Source : Truthout, C.J. Polychroniou, Noam Chomsky
Traduit par les lecteurs du site Les-Crises
Dans l’interview ci-dessous, Noam Chomsky, universitaire de renommée mondiale et dissident de premier plan, se penche sur les développements les plus récents (au 30 mars) concernant la guerre en Ukraine, mais nous entraîne également dans un remarquable tour d’horizon de l’extrême sélectivité de l’indignation morale des États-Unis. Il nous fait également part de certaines de ses réflexions en ce qui concerne la culture politique contemporaine aux États-Unis, entre autres la refonte de l’univers idéologique du parti républicain, la ferveur politique et l’interdiction de publication de certains livres.
C.J. Polychroniou : Noam, les derniers compte rendus sur la guerre en Ukraine indiquent que la Russie semble changer de stratégie, montrant l’intention de partitionner le pays « comme la Corée du Nord et du Sud », selon certains responsables ukrainiens. Dans le même temps, l’OTAN a décidé de renforcer son front oriental, comme si la Russie avait l’intention d’envahir la Bulgarie, la Roumanie et la Slovénie, tandis que Washington continue non seulement de faire la sourde oreille à propos de la paix en Ukraine, mais nous avons entendu Biden tenir un discours de virilité toxique à l’encontre de Poutine lors de sa récente visite en Pologne, ce qui a incité, à son tour, le président français Emmanuel Macron à mettre en garde contre l’utilisation d’un langage provocateur alors qu’il tente actuellement d’obtenir un cessez-le-feu. En fait, même le diplomate américain chevronné Richard Haass a déclaré que les paroles de Biden ont transformé une situation qui était déjà dangereuse en une situation encore plus dangereuse. Je vous pose ici cette question en toute sincérité, est-il déjà arrivé que les États-Unis envisagent que la résolution des conflits puisse se faire par d’autres moyens que l’intimidation et l’utilisation systématique de la force ?
Noam Chomsky : Il y a plusieurs questions ici, toutes importantes, toutes méritant plus de considération que ce que je peux tenter de faire ici. Je vais les aborder l’une après l’autre, à peu près dans l’ordre.

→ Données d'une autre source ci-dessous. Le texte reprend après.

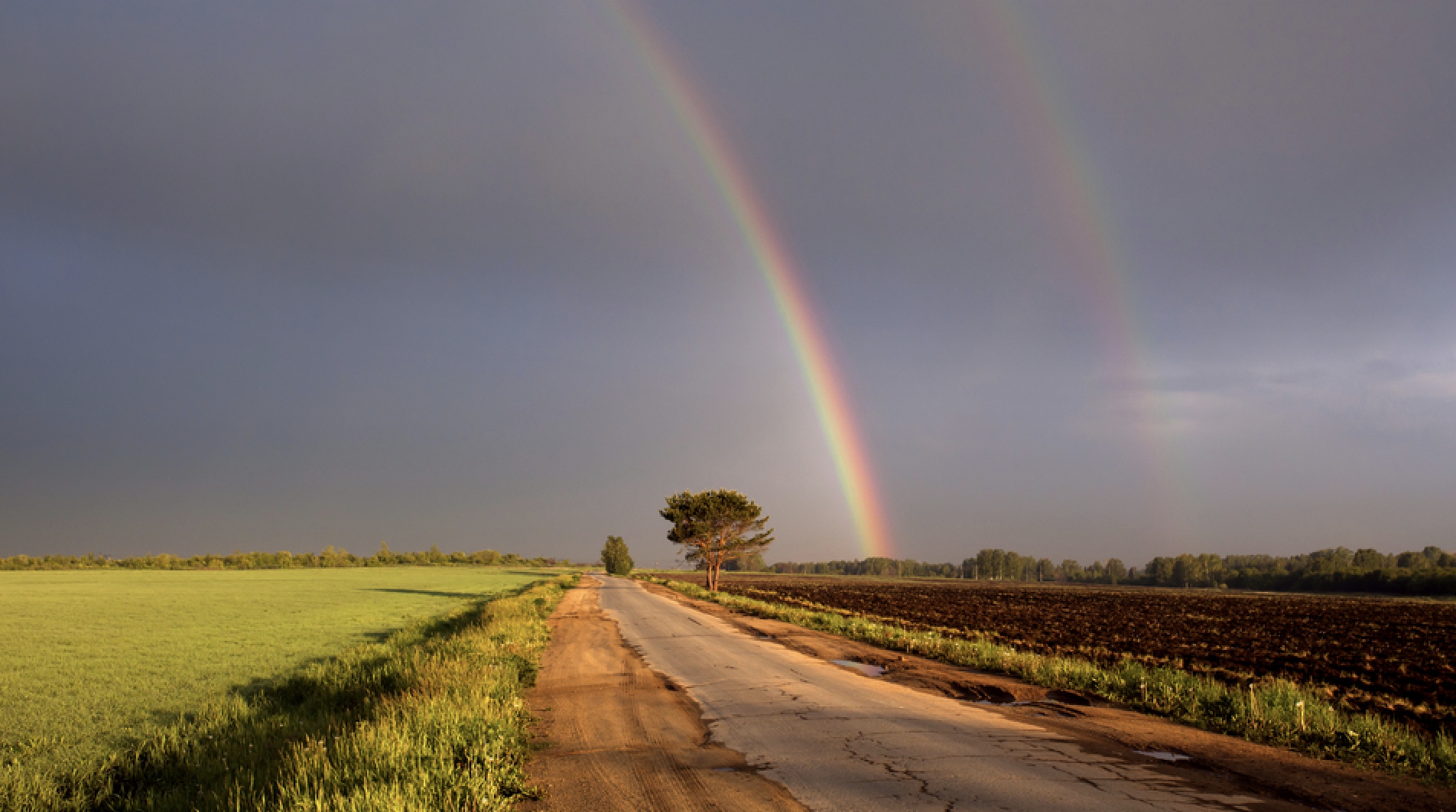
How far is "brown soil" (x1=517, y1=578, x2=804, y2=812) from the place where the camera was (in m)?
6.41

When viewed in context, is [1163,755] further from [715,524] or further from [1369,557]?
[1369,557]

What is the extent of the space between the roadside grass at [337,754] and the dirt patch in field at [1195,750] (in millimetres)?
7815

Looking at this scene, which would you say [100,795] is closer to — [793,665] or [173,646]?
[793,665]

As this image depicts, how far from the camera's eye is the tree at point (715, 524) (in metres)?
62.9

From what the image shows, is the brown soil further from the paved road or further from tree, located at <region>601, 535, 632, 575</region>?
tree, located at <region>601, 535, 632, 575</region>

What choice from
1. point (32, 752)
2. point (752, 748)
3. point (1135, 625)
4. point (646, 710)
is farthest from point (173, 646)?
point (1135, 625)

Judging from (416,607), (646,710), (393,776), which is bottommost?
(416,607)

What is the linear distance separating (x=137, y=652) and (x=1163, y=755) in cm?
2773

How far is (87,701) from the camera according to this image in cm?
1330

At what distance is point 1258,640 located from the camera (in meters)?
33.3

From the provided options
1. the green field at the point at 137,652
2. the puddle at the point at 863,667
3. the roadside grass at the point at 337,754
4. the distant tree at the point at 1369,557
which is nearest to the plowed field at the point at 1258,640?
the puddle at the point at 863,667

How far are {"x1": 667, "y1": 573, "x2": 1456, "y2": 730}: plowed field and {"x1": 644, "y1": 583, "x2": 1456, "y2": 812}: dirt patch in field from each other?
6516 millimetres

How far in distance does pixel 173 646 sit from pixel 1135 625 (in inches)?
1945

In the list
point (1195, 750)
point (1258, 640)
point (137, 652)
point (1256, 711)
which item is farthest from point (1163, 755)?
point (1258, 640)
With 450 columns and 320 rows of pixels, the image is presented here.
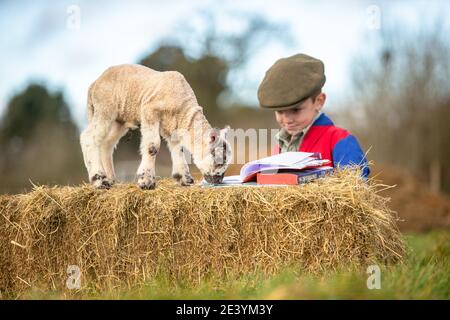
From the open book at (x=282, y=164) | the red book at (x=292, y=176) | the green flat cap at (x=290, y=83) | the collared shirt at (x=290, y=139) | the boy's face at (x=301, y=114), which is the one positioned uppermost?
the green flat cap at (x=290, y=83)

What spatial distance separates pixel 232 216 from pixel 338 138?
1.46 meters

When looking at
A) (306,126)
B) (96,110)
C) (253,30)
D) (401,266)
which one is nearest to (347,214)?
(401,266)

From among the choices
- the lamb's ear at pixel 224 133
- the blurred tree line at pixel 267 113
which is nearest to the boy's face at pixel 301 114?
the lamb's ear at pixel 224 133

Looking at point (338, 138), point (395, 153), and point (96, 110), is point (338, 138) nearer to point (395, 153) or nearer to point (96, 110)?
point (96, 110)

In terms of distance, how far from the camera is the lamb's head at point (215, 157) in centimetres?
485

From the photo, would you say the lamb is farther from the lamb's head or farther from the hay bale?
the hay bale

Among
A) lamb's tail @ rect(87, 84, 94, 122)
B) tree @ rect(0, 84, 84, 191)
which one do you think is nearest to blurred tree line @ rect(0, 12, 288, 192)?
tree @ rect(0, 84, 84, 191)

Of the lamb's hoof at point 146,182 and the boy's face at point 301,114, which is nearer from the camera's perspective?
the lamb's hoof at point 146,182

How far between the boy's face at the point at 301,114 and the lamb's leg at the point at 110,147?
65.8 inches

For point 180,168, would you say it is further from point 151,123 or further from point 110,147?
point 110,147

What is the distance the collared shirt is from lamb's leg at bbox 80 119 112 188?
1.76 metres

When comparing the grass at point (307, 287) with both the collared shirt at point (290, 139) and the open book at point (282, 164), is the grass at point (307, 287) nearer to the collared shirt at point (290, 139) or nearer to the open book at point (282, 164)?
the open book at point (282, 164)

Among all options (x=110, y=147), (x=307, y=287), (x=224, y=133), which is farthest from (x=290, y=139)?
(x=307, y=287)

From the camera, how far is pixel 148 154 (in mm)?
4863
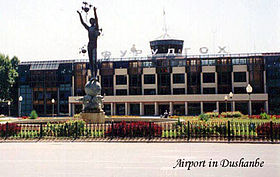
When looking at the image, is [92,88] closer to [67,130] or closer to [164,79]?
[67,130]

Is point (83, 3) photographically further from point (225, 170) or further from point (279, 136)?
point (225, 170)

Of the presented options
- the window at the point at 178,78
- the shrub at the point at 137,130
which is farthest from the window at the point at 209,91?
the shrub at the point at 137,130

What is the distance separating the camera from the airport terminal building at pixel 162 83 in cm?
7056

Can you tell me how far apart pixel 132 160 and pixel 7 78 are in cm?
7215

En ce qui concerne la situation militaire actuelle, il existe deux versions radicalement différentes. La plus connue est celle du chef des services de renseignements militaires ukrainiens, le général Kyrylo Budanov : la tentative de la Russie de renverser le gouvernement ukrainien a échoué, et la Russie se retire maintenant dans les zones occupées du sud et de l’est du pays, dans la région du Donbass et sur la côte orientale de la mer d’Azov, en préparant un « scénario à la coréenne ».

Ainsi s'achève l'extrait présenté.